* _Exercise details_:
Answer these questions about the R code excerpt on margin-of-error percentages below.
1. Above what MOE percentage should a tract be flagged?
2. What formula does the hint give for calculating MOE percentages?
3. What reliability label is assigned when moe_percentage_popln_total is less than 5?

* _Document passage_:
Requirements: - Calculate MOE percentages for each demographic variable - Flag tracts where any demographic variable has MOE > 15% - Create summary statistics
# Calculate MOE percentages for white, Black, and Hispanic variables
# Hint: use the same formula as before (margin/estimate * 100)
MOE_demographic <- tract_pop_percentages %>%
mutate(
moe_percentage_white = round((white_popM / white_popE) * 100, 2),
moe_percentage_black = round((black_popM / black_popE) * 100, 2),
moe_percentage_latino = round((latino_popM / latino_popE) * 100, 2),
moe_percentage_popln_total = round((total_popM / total_popE) * 100, 2),
reliability = case_when(
moe_percentage_popln_total < 5 ~ "High Confidence",
moe_percentage_popln_total >= 5 & moe_percentage_popln_total <= 12 ~ "Moderate Confidence",
moe_percentage_popln_total > 12 ~ "Low Confidence",
TRUE ~ "No Data"
)
)

* _Listed entries_:
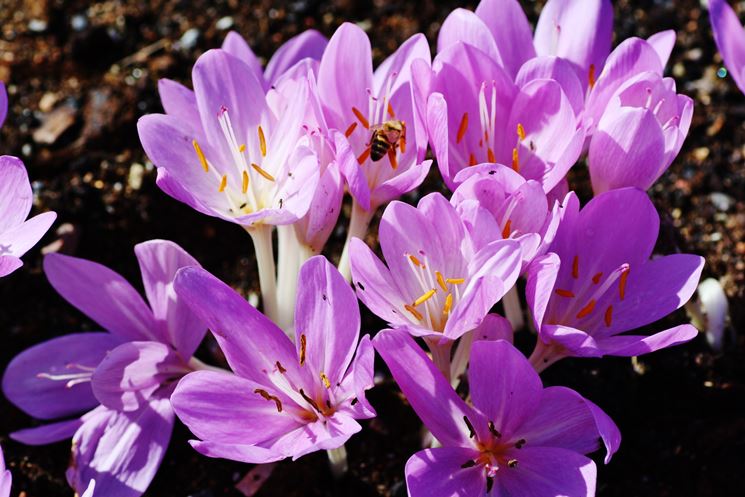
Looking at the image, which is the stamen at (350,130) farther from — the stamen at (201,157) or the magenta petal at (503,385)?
the magenta petal at (503,385)

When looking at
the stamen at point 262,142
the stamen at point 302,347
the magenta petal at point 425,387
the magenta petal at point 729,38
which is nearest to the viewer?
the magenta petal at point 425,387

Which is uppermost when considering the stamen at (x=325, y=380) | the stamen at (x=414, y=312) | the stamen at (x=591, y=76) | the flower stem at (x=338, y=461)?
the stamen at (x=591, y=76)

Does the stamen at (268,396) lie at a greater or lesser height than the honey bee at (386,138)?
lesser

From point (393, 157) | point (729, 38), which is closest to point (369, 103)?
point (393, 157)

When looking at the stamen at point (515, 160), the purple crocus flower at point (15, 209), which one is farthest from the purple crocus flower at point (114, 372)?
the stamen at point (515, 160)

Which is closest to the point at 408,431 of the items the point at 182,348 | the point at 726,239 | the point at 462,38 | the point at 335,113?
the point at 182,348

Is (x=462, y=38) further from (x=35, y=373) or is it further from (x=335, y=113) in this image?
(x=35, y=373)

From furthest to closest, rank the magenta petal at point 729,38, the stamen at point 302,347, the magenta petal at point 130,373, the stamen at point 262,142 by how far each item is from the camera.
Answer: the magenta petal at point 729,38, the stamen at point 262,142, the magenta petal at point 130,373, the stamen at point 302,347

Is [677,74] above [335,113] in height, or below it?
below
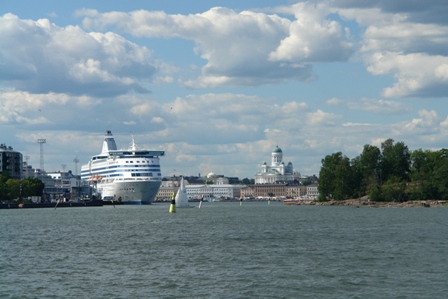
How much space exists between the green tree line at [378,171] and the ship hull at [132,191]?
1554 inches

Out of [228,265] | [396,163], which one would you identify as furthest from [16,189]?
[228,265]

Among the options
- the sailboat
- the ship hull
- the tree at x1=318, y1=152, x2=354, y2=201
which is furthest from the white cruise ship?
the sailboat

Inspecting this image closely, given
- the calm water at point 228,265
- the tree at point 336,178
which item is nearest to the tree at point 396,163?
the tree at point 336,178

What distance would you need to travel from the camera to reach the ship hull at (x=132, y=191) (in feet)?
623

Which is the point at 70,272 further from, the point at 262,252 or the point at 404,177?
the point at 404,177

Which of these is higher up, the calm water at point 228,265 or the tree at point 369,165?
the tree at point 369,165

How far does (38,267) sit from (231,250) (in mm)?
13099

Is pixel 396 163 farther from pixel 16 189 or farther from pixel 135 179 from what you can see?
pixel 16 189

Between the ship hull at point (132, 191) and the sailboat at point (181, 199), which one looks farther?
the ship hull at point (132, 191)

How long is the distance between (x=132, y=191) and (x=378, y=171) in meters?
55.4

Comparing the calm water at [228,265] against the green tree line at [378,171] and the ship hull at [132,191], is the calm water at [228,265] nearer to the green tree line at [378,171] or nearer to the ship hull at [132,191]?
the green tree line at [378,171]

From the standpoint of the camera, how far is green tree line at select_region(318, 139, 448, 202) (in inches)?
6405

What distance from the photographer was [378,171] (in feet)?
574

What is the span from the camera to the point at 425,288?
35.2 meters
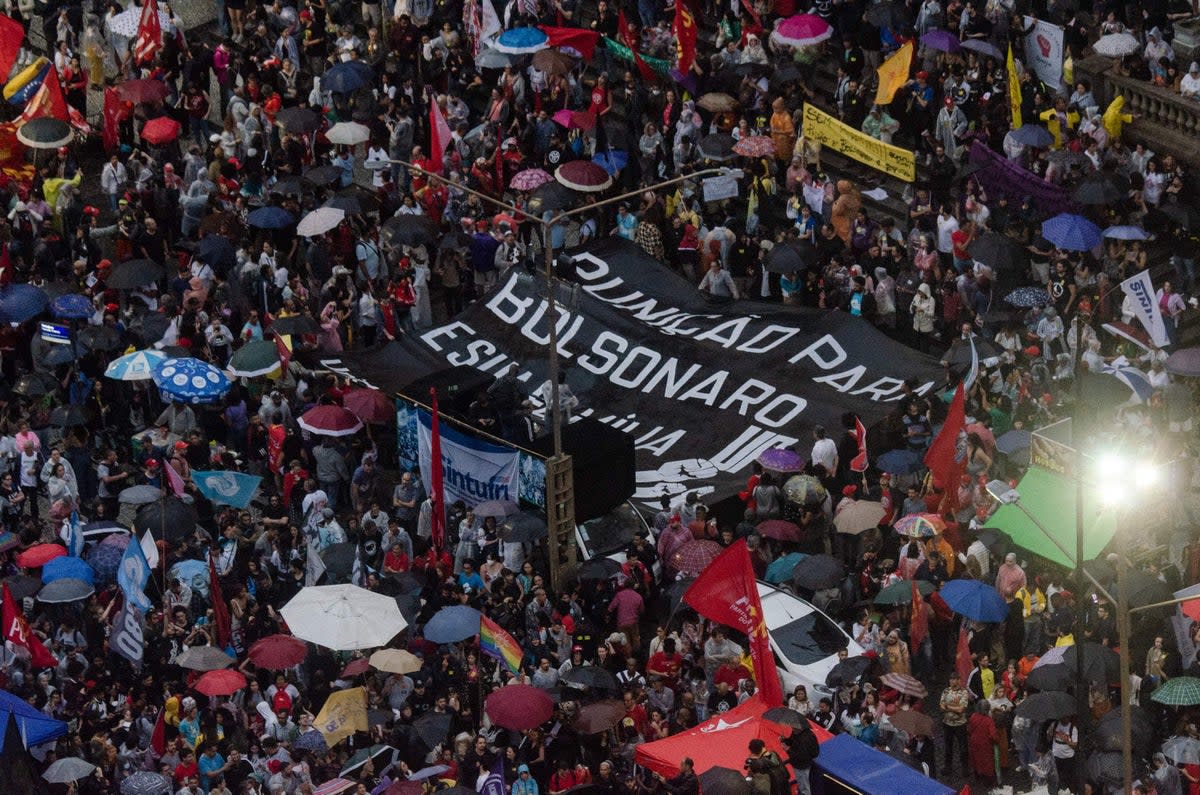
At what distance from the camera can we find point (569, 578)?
134 feet

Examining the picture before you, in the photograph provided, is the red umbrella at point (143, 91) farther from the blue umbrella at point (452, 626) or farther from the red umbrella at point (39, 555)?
the blue umbrella at point (452, 626)

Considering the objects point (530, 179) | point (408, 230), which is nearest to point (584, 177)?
point (530, 179)

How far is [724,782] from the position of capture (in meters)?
33.0

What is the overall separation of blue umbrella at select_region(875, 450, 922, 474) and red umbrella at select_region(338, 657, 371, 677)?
27.3 ft

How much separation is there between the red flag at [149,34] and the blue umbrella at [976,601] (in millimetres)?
22081

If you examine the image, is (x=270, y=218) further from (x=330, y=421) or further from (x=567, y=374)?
(x=567, y=374)

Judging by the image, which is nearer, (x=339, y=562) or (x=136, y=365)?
(x=339, y=562)

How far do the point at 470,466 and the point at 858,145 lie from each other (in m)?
10.1

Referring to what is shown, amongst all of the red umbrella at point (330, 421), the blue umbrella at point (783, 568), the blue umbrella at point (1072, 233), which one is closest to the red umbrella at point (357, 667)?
the blue umbrella at point (783, 568)

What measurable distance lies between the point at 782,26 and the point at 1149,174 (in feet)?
24.9

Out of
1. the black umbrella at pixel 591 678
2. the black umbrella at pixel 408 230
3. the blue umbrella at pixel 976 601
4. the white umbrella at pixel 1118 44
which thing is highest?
the white umbrella at pixel 1118 44

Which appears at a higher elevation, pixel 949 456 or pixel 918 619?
pixel 949 456

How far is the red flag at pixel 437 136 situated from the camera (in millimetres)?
49812

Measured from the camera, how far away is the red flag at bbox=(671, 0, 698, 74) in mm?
50281
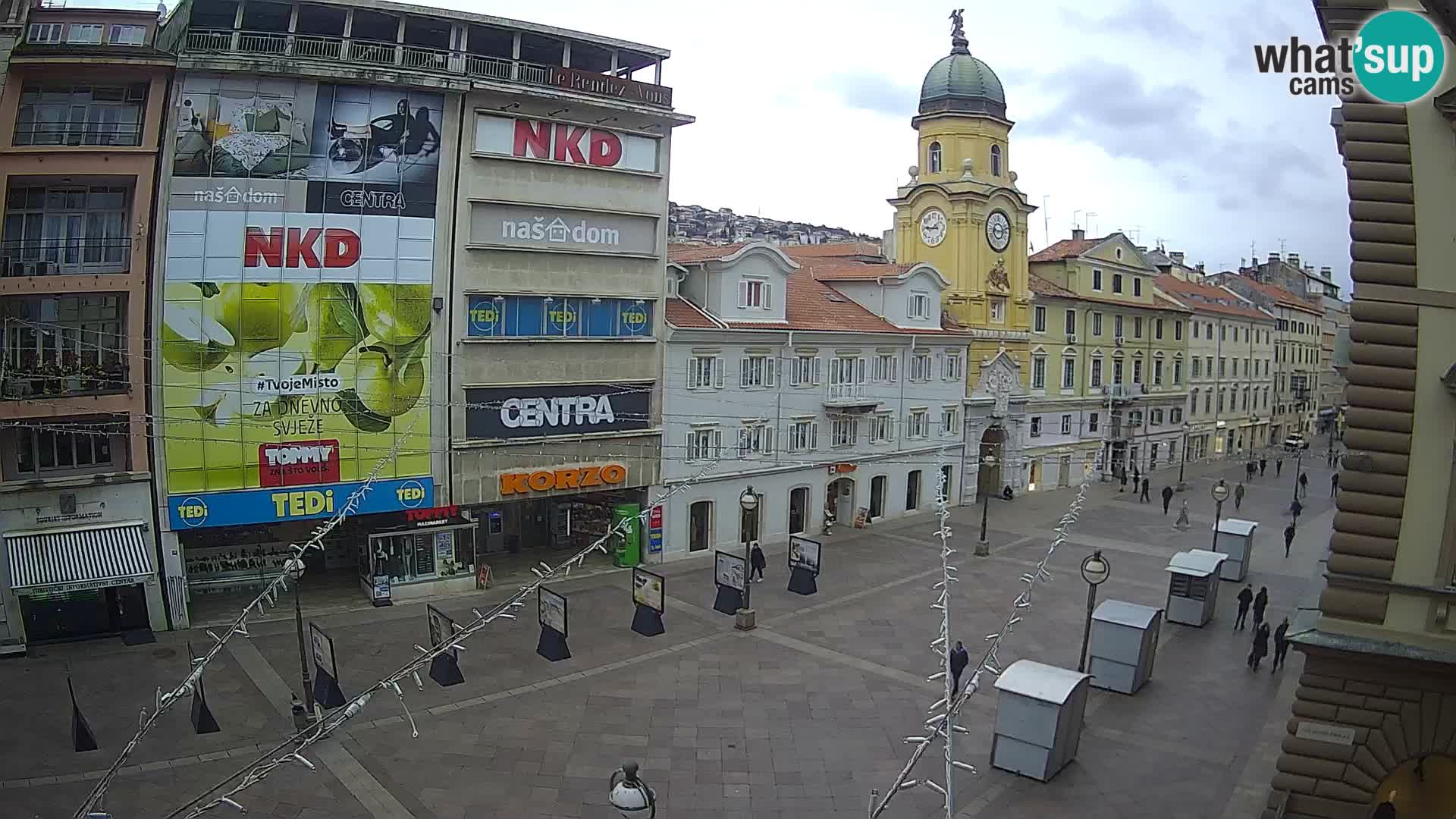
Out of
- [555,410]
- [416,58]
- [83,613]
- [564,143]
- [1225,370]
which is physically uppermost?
[416,58]

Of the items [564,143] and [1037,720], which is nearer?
[1037,720]

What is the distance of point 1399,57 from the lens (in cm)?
1247

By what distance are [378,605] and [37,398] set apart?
33.7 feet

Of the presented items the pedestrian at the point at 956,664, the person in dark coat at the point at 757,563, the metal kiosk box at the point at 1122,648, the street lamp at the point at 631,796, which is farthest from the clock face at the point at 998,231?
the street lamp at the point at 631,796


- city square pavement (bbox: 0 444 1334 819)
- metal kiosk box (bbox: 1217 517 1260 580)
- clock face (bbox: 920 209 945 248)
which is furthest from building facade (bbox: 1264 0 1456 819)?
clock face (bbox: 920 209 945 248)

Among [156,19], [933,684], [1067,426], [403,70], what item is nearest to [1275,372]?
[1067,426]

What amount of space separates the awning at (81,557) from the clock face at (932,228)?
3696 cm

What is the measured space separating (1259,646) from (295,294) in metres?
27.3

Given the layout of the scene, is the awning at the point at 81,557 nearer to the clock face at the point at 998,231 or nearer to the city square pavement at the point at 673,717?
the city square pavement at the point at 673,717

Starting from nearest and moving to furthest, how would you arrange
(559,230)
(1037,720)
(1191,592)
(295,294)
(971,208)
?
(1037,720) < (295,294) < (1191,592) < (559,230) < (971,208)

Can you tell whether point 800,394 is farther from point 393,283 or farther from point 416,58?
point 416,58

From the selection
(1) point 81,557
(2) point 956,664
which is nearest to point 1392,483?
(2) point 956,664

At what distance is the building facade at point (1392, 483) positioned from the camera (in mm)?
13586

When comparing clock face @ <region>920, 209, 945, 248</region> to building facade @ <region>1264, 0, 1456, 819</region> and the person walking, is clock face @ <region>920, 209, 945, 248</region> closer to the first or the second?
the person walking
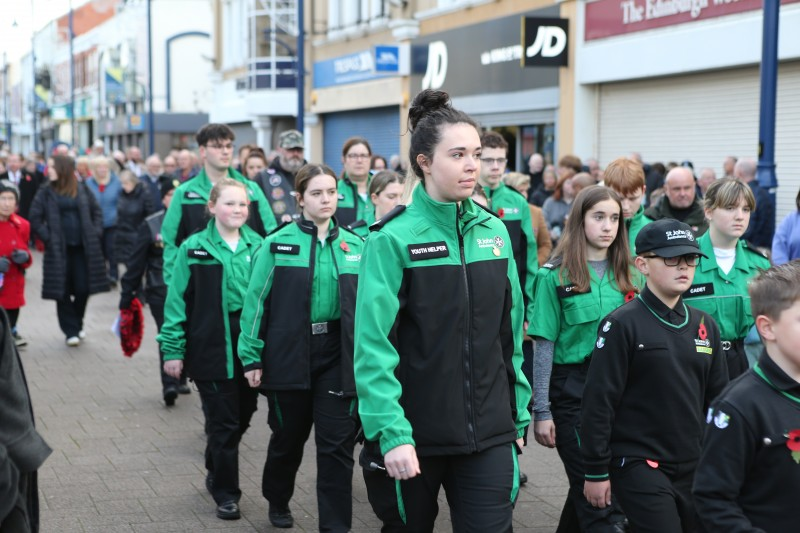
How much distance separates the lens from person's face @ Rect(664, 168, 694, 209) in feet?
26.9

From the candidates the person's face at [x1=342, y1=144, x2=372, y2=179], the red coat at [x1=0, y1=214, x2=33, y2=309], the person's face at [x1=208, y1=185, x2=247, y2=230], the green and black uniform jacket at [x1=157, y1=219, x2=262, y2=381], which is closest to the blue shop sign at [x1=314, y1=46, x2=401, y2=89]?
the red coat at [x1=0, y1=214, x2=33, y2=309]

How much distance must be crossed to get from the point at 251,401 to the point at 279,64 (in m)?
30.6

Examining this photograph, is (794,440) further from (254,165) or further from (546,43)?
(546,43)

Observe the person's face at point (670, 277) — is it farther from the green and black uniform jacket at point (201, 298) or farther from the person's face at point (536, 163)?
the person's face at point (536, 163)

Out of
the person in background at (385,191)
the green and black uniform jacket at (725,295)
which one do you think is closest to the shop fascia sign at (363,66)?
the person in background at (385,191)

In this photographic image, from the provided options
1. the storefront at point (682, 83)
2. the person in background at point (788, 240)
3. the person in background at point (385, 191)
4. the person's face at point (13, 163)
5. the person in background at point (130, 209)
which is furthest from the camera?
the person's face at point (13, 163)

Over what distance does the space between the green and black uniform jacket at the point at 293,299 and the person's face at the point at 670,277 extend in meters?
1.72

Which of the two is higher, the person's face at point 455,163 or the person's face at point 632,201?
the person's face at point 455,163

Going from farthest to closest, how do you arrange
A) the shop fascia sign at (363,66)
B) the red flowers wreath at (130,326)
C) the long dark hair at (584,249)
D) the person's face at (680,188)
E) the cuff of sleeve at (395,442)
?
1. the shop fascia sign at (363,66)
2. the red flowers wreath at (130,326)
3. the person's face at (680,188)
4. the long dark hair at (584,249)
5. the cuff of sleeve at (395,442)

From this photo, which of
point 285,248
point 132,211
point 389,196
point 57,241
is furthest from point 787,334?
point 132,211

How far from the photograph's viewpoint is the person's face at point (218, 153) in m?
8.37

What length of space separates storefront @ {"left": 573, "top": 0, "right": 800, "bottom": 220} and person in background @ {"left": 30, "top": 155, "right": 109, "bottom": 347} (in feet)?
28.9

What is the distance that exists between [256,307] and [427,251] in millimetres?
2079

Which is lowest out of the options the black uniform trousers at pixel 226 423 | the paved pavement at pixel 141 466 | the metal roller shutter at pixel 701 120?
the paved pavement at pixel 141 466
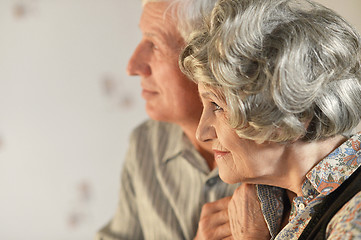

* _Answer to this exercise_:
1. 15%
2. margin/estimate * 100
3. "High Confidence"